Opdrachten:
A) Som op welke bezwaren [appellant] volgens de brontekst over het beleid "Kruimelgevallen" tegen de slagbomen naar voren heeft gebracht.
B) Geef het vervolg van de brontekst over het beleid "Kruimelgevallen", te beginnen na de laatste zin ervan.
------ Brontekst
6.1.    De Afdeling stelt vast dat in het beleid "Kruimelgevallen" terecht vermeld staat dat beoordeeld dient te worden of het gevraagde ruimtelijk aanvaardbaar is. Zoals ook in het beleid staat gaat het om de invloed die de fysieke eigenschappen van een object op de omgeving uitoefenen en om de gevolgen die het object kan hebben voor het gebruik in deze omgeving. Het zijn in het bijzonder deze aspecten die bij de ruimtelijke aanvaardbaarheid een rol spelen. Overigens sluit het beleid niet uit dat, zij het dan in uitzonderlijke gevallen, ook aan andere belangen betekenis wordt gehecht. Het moet dan, volgens het beleid, gaan om bij het beleid niet voorziene belangen welke bij strikte toepassing daarvan tot onevenredige gevolgen zouden leiden. Om die reden acht de Afdeling het beleid niet onredelijk.

6.2.    Het betoog slaagt niet.

Belangenafweging

7.       [appellant] betoogt dat de rechtbank ten onrechte heeft overwogen dat de gebeurtenissen uit het verleden deze procedure niet raken. De rechtbank moet bij haar beoordeling volgens [appellant] namelijk alle omstandigheden van het concrete geval betrekken, waarbij er ruimte is voor een morele afweging. Vooral als, zoals hier aan de orde, er sprake is van integriteitsproblematiek rondom de weging van belangen, aldus [appellant]. Ook betoogt [appellant] dat de rechtbank niet heeft onderkend dat hij in beroep heeft betoogd dat er geen juiste inventarisatie van belangen heeft plaatsgevonden. Hij heeft daarover naar voren gebracht dat de slagbomen ontsierend zijn en het aanzien van het monumentale pand nadelig beïnvloeden. De slagbomen vormen volgens hem een zichtbare en voelbare barrière tussen het terrein en de straat en zijn niet in overeenstemming met het in het bestemmingsplan vastgelegde karakter van het terrein, namelijk "maatschappelijke doeleinden". De rechtbank heeft hieraan onvoldoende aandacht besteed.
------------
------ Datasetfragment
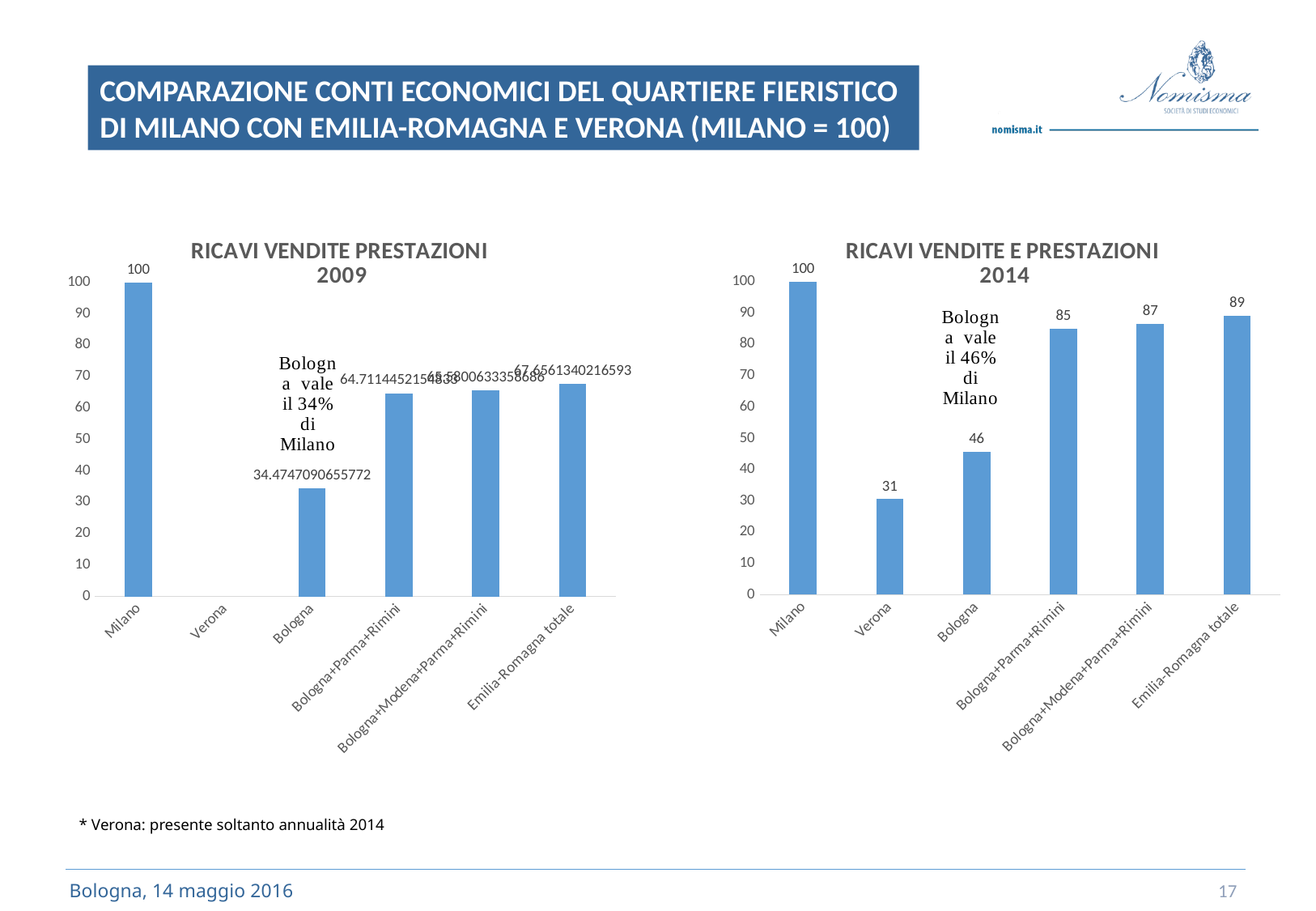
In the 2009 chart, what is the value for Milano? 100 In the 2014 chart, what is the value for Bologna? 46 In the 2009 chart, is the value for Bologna+Parma+Rimini greater or less than 60? greater In the 2014 chart, what is the difference between the values for Emilia-Romagna totale and Bologna? 43 In the 2014 chart, what is the value for Bologna+Modena+Parma+Rimini? 87 In the 2009 chart, which category has the highest value? Milano In the 2014 chart, which category has the lowest value? Verona What kind of chart is the 2014 chart? Bar chart In the 2009 chart (RICAVI VENDITE PRESTAZIONI 2009), what is the value for Bologna? 34.4747090655772 In the 2014 chart (RICAVI VENDITE E PRESTAZIONI 2014), what is the value for Verona? 31 In the 2014 chart, what is the value for Emilia-Romagna totale? 89 In the 2014 chart, which is larger: the value for Bologna+Parma+Rimini or the value for Bologna? Bologna+Parma+Rimini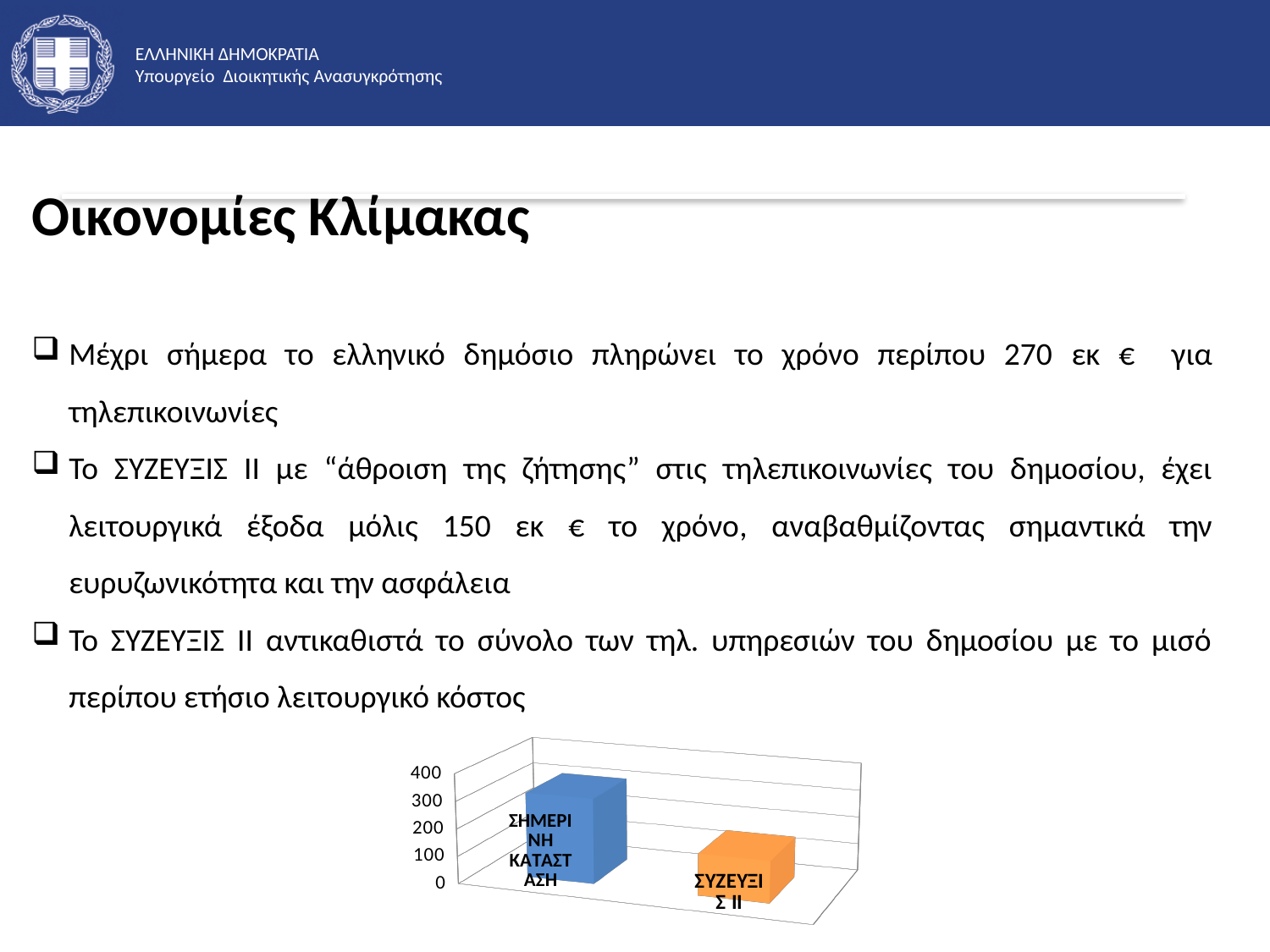
Is the value for ΣΥΖΕΥΞΙΣ ΙΙ greater or less than 200? less What colour is the bar for ΣΥΖΕΥΞΙΣ ΙΙ? orange Do the bar values rise or fall from left to right across the chart? fall How many categories (bars) does the chart show? 2 Is the value for ΣΗΜΕΡΙΝΗ ΚΑΤΑΣΤΑΣΗ greater or less than 200? greater Which category has the lowest bar in the chart? ΣΥΖΕΥΞΙΣ ΙΙ Is the value for ΣΥΖΕΥΞΙΣ ΙΙ greater or less than 300? less What is the highest value shown on the chart's vertical axis? 400 Which is larger, the bar for ΣΗΜΕΡΙΝΗ ΚΑΤΑΣΤΑΣΗ or the bar for ΣΥΖΕΥΞΙΣ ΙΙ? ΣΗΜΕΡΙΝΗ ΚΑΤΑΣΤΑΣΗ What kind of chart is shown on the slide? bar chart Which category has the highest bar in the chart? ΣΗΜΕΡΙΝΗ ΚΑΤΑΣΤΑΣΗ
------------
Antwoorden:
A)
- De slagbomen zijn ontsierend.
- Ze beïnvloeden het aanzien van het monumentale pand nadelig.
- Ze vormen een zichtbare en voelbare barrière tussen het terrein en de straat.
- Ze zijn niet in overeenstemming met het in het bestemmingsplan vastgelegde karakter van het terrein, namelijk "maatschappelijke doeleinden".

B)
7.1.    De rechtbank heeft terecht overwogen dat het in deze procedure uitsluitend gaat om de vraag of het college de omgevingsvergunning voor het realiseren van de twee slagbomen heeft mogen verlenen. Ook overweegt zij terecht dat aan de door [appellant] vermelde gebeurtenissen die zich tussen hem en het college in het verleden hebben voorgedaan en die hij deels aanmerkt als integriteitsproblemen, in deze procedure geen relevantie toekomt en om die reden dan ook niet tot het weigeren van de door [vergunninghoudster] gevraagde vergunning kunnen leiden. Bovendien heeft [appellant] de gestelde integriteitsproblematiek in relatie tot het bestreden besluit niet geconcretiseerd en is het buiten beschouwing laten van argumenten over niet ruimtelijk relevante aspecten door de rechtbank in overeenstemming met artikel 3:4, eerste lid, van de Awb. Daarin staat dat het bestuursorgaan de rechtstreeks bij het bestreden besluit betrokken belangen moet meewegen. Belangen van omwonenden die niet gaan over ruimtelijk relevante aspecten behoren daartoe niet.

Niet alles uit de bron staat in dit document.